Ada empat langkah untuk memulai kewirausahaan yaitu:
  1.         Mengenali peluang usaha.
  2.         Optimalisasi potensi diri (memberdayakan kemampuan).
  3.         Fokus dalam bidang usaha.
  4.         Berani memulai.

Beberapa factor penyebab kegagalan wirausaha adalah:
  1.      Kurang ulet dan cepat putus asa, sedangkan kita harus dituntut untuk rajin, tekun, sabar.
  2.       Kurang tekun dan teliti.
  3.       Kurangnya pengawasan.
  4.       Pelayanan yang kurang baik.
  5.       Tidak jujur dan kurang cekatan.
  6.       Kurang inisiatif dan kurang kreatif.
  7.       Kekeliruan dalam memilih lapangan usaha.
  8.       Banyak pemborosan dan penyimpangan.
  9.       Kurang dapat menyesuaikan dengan selera konsumen.
  10.       Sulit memisahkan antara harta pribadi dengan harta perusahaan.
  11.       Mengambil kredit tanpa pertimbangan yang matang.
  12.       Memulai usaha tanpa pengalaman dan modal pinjaman.
  13.       Banyaknya piutang ragu-ragu.

Salah satu conoh wirausaha yang gagal adalah PR. JAMBU BOL. PT Jambu Bol semula bernama Perusahaan Rokok (PR) Djambu Bol. Penulis buku Kretek: The Culture and Heritage of Indonesia’s Clove Cigarettes (2000), Marx Hanusz, mencatat PR Djambu Bol didirikan warga pribumi Kudus, H Roesydi Ma’roef, pada 1937.
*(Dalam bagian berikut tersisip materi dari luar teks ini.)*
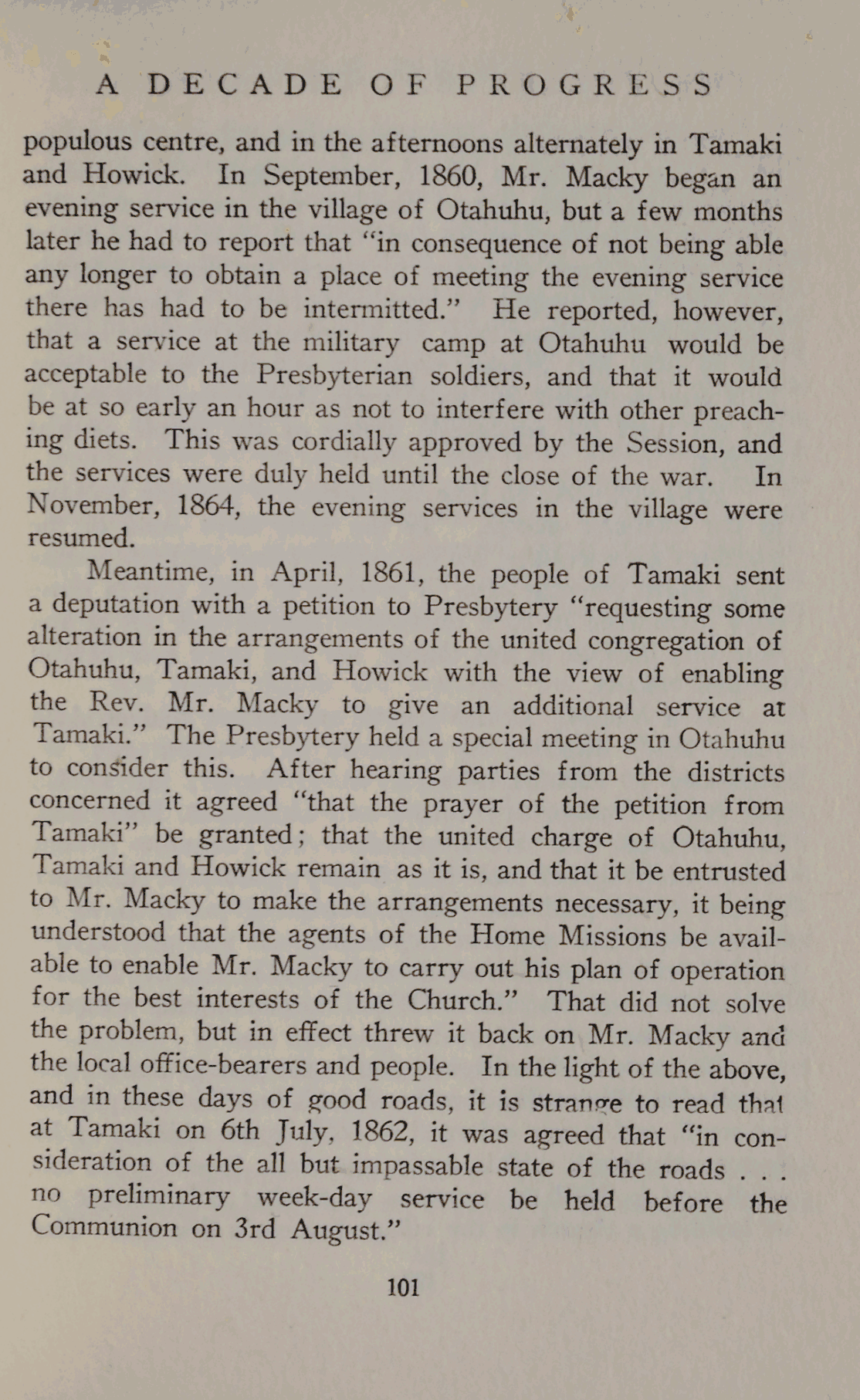 A DECADE OF PROGRESS

populous centre, and in the afternoons alternately in Tamaki and Howick. In September, 1860, Mr. Macky began an evening service in the village of Otahuhu, but a few months later he had to report that "in consequence of not being able any longer to obtain a place of meeting the evening service there has had to be intermitted." He reported, however, that a service at the military camp at Otahuhu would be acceptable to the Presbyterian soldiers, and that it would be at so early an hour as not to interfere with other preaching diets. This was cordially approved by the Session, and the services were duly held until the close of the war. In November, 1864, the evening services in the village were resumed.

Meantime, in April, 1861, the people of Tamaki sent a deputation with a petition to Presbytery "requesting some alteration in the arrangements of the united congregation of Otahuhu, Tamaki, and Howick with the view of enabling the Rev. Mr. Macky to give an additional service at Tamaki." The Presbytery held a special meeting in Otahuhu to consider this. After hearing parties from the districts concerned it agreed "that the prayer of the petition from Tamaki" be granted; that the united charge of Otahuhu, Tamaki and Howick remain as it is, and that it be entrusted to Mr. Macky to make the arrangements necessary, it being understood that the agents of the Home Missions be available to enable Mr. Macky to carry out his plan of operation for the best interests of the Church." That did not solve the problem, but in effect threw it back on Mr. Macky and the local office-bearers and people. In the light of the above, and in these days of good roads, it is strange to read that at Tamaki on 6th July, 1862, it was agreed that "in consideration of the all but impassable state of the roads . . . no preliminary week-day service be held before the Communion on 3rd August."

101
Seiring dengan berjalannya waktu, perusahaan rokok pribumi, termasuk PT Jambu Bol, mulai kalah bersaing dengan perusahaan lain, terutama milik pengusaha China. Mereka kalah dalam hal pemasaran, modal, terutama manajemen perusahaan.
Menurut Kepala Seksi Penyelesaian Perselisihan Ketenagakerjaan Dinas Sosial, Tenaga Kerja, dan Transmigrasi Kabupaten Kudus Suntoro mengatakan, PT Jambu Bol bangkrut karena manajemen perusahaan tidak dikelola secara baik. Aset-asetnya yang semula satu telah terbagi menjadi beberapa kepemilikan keluarga pendiri Jambu Bol, Roesydi Ma’roef.